Bladder Cancer - Molecular Analyte Profiling Of Early Events & Tissue Conditioning Following Intravesical Bacillus Calmette-Guerin Therapy
Main Category: Urology / NephrologyAlso Included In: Cancer / Oncology
Article Date: 08 Jun 2009 - 1:00 PDT
UroToday.com - Since the work of Morales et al. in 1976, BCG therapy has been the standard of care for superficial transitional cell carcinoma. Although it has been shown that BCG instillations triggers Th1-mediated responses in patients, the precise mechanism(s) leading to the observed anti-tumoral response remain(s) unknown. More importantly, there are currently defined biomarkers for monitoring the response to BCG. This is particularly relevant as 30-40% of the patients fail to respond to intravesical therapy or relapse within the 5 years. In our recently published study, we investigated the molecular and cytometric profile of the immune response of 17 patients undergoing BCG therapy, and provide the first systemic evaluation of the innate response to intravesical BCG.
In this observational clinical study, we showed that multiple instillations of BCG lead to a prime/boost response. We identified 36 significant molecules in the urine at the third instillation compared to the initial treatment. Of note, our work is the first to identify MIG, IL-16, ENRAGE, MPO, ENA-78, RANTES, MMPs and IL-1RA as locally produced molecules. We also defined a new class of proteins induced by BCG instillation: plasma proteins that leak into the urine. In fact, the presence of plasma proteins in the urine suggests micro-vascular breaks, with the boosted response at the third instillation supporting our hypothesis for increased vascularization of the bladder mucosa. Indeed, several of the analytes identified in the urine are pro-angiogenic including VEGF, IL-8, ENA-78 and MCP-1. In addition, MMP-3 and MMP-9 facilitate tissue remodeling and promote neovascularization. While it is not part of routine care to visualize the bladder wall during BCG therapy, we were able to obtain cytoscopic images before BCG and 6 weeks after the end of the treatment course (Fig. 1). These images demonstrate the considerable increase in the capillary bed of the mucosa after the therapy. With more blood flow through the tissue, the same dose of BCG may trigger a more rapid and more robust immune infiltration. Some data showed that although BCG induces pro-angiogenic molecules at the early stages of therapy, there are also some anti-angiogenic substances produced during the continuation of the therapy up to 6 weeks. Indeed, in our study we do detect some anti-angiogenic molecules like IP-10, IL-1ra and TIMP-1 showing the complex balance between pro- and anti-angiogenic molecules that is engaged in the bladder mucosa following the instillation.
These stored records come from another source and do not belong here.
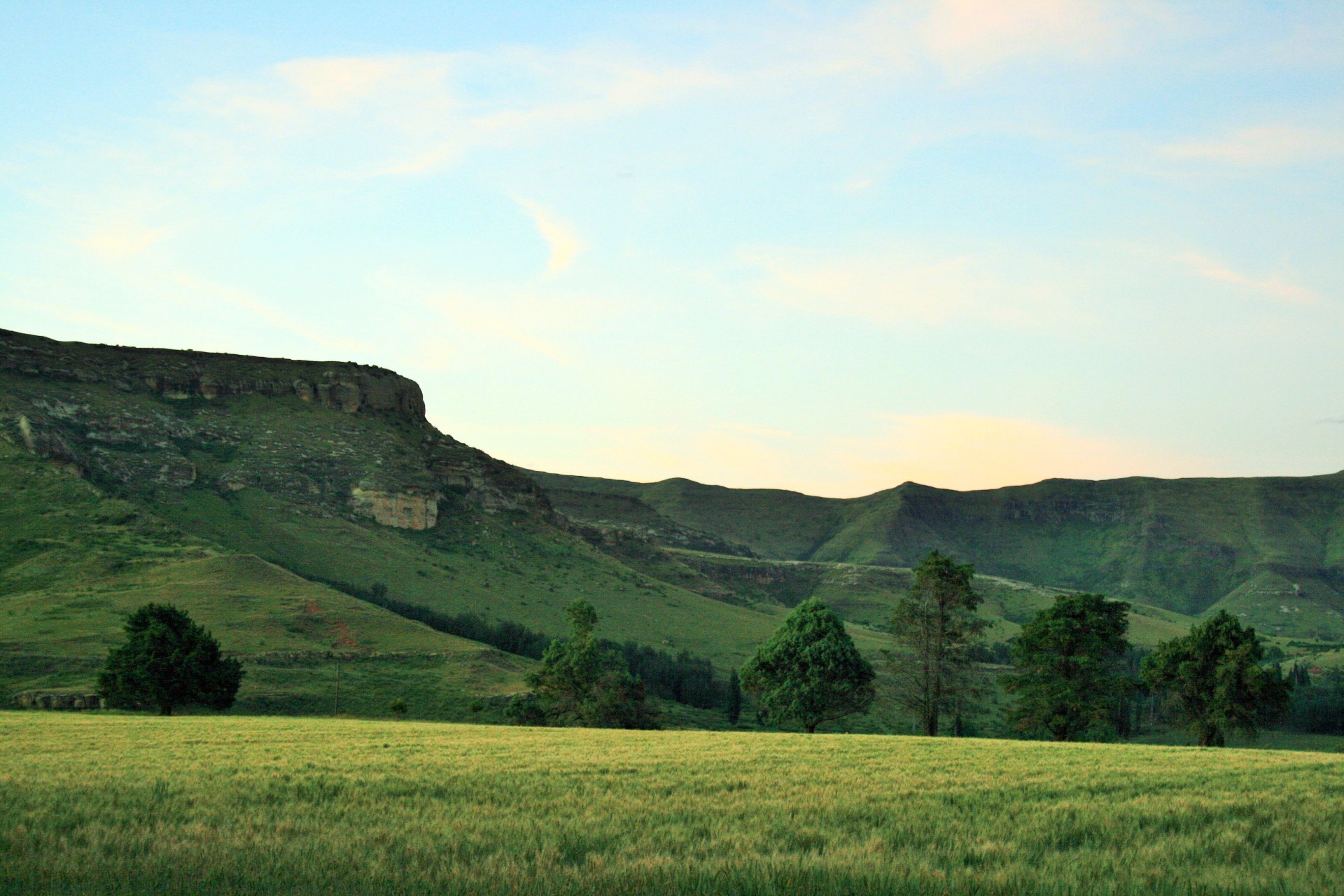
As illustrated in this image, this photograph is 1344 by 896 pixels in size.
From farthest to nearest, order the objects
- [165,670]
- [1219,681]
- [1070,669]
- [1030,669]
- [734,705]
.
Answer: [734,705], [165,670], [1030,669], [1070,669], [1219,681]

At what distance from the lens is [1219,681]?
6234 centimetres

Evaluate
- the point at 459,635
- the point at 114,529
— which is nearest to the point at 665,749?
the point at 459,635

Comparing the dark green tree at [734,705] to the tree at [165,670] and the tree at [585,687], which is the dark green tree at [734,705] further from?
the tree at [165,670]

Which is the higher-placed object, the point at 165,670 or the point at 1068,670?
the point at 1068,670

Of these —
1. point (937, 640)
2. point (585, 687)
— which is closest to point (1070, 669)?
point (937, 640)

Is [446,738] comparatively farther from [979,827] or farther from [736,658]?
[736,658]

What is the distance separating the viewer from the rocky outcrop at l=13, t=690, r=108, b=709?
284ft

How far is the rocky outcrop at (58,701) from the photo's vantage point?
8656 centimetres

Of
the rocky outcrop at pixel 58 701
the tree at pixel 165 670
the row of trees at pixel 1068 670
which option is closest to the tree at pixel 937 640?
the row of trees at pixel 1068 670

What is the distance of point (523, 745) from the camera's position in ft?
119

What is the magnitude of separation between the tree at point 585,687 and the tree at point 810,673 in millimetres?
13880

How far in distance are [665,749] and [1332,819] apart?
20924mm

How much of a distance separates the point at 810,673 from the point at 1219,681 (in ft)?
86.2

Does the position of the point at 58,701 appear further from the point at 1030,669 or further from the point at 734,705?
the point at 1030,669
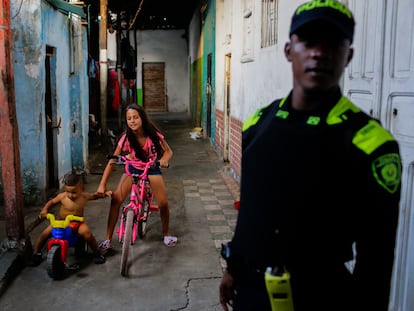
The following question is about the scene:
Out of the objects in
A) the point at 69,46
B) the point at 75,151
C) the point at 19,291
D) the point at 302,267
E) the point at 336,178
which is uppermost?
the point at 69,46

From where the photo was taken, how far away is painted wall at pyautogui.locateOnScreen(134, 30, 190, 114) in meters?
25.1

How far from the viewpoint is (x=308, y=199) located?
4.89ft

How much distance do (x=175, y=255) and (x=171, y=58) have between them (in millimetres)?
21394

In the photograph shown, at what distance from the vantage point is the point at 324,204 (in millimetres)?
1485

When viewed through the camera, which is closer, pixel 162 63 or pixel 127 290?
pixel 127 290

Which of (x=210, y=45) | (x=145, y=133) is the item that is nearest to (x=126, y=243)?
(x=145, y=133)

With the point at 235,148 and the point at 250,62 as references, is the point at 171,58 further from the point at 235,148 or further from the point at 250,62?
the point at 250,62

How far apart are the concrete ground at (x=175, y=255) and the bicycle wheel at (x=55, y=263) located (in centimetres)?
10

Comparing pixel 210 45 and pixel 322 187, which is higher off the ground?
pixel 210 45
Using cytometric screens, we defined the cellular infiltrates induced by BCG instillation. To integrate these findings, we mapped the observed analytes to their cell sources and performed intracellular cytokines analysis on peripheral mononuclear cells or purified cells of healthy donors stimulated by BCG. We found for instance that monocytes were robust sources of GM-CSF, IL1Ra, MIG, IL-10, IL-6, IL-8, TNFa, MIP-1b and IL-1b and lymphocytes were sources of GM-CSF, IL-8, IFNg, TNFa and MIP-1b.
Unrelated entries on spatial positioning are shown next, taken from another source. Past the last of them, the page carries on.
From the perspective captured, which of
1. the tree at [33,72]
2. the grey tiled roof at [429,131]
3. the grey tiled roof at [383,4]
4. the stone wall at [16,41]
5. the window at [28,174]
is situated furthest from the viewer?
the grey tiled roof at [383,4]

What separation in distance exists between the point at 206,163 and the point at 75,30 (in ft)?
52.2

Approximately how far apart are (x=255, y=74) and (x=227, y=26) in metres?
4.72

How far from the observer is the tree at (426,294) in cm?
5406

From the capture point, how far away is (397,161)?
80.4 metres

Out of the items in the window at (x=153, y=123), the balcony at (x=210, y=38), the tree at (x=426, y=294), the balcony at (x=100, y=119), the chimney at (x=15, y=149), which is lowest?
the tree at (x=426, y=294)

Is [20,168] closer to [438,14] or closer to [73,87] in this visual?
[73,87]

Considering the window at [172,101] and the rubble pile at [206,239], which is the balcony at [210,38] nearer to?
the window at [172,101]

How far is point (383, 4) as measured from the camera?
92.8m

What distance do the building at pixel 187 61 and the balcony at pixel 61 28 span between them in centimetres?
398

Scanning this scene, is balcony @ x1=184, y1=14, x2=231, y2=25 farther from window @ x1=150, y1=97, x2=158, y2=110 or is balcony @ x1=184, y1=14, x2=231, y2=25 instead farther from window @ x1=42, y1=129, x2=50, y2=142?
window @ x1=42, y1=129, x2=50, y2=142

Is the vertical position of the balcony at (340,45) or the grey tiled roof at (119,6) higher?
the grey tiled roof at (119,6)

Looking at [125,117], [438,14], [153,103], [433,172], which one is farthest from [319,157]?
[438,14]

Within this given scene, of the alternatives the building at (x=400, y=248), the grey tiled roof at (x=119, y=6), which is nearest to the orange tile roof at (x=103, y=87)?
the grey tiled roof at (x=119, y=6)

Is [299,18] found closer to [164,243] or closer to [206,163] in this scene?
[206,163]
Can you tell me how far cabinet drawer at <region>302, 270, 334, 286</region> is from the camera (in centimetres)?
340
Thus these data offer a first generation map of the early inflammatory response to BCG therapy, and provide in vivo information concerning the ability to sensitize the tissue microenvironment to enhance innate responses. In conclusion, weekly dosing of BCG is an interesting and important example of how to increase the innate response by what seems to be an intermittent acute inflammation involving a time-dependent participation of pro-angiogenic and anti-angiogenic substances.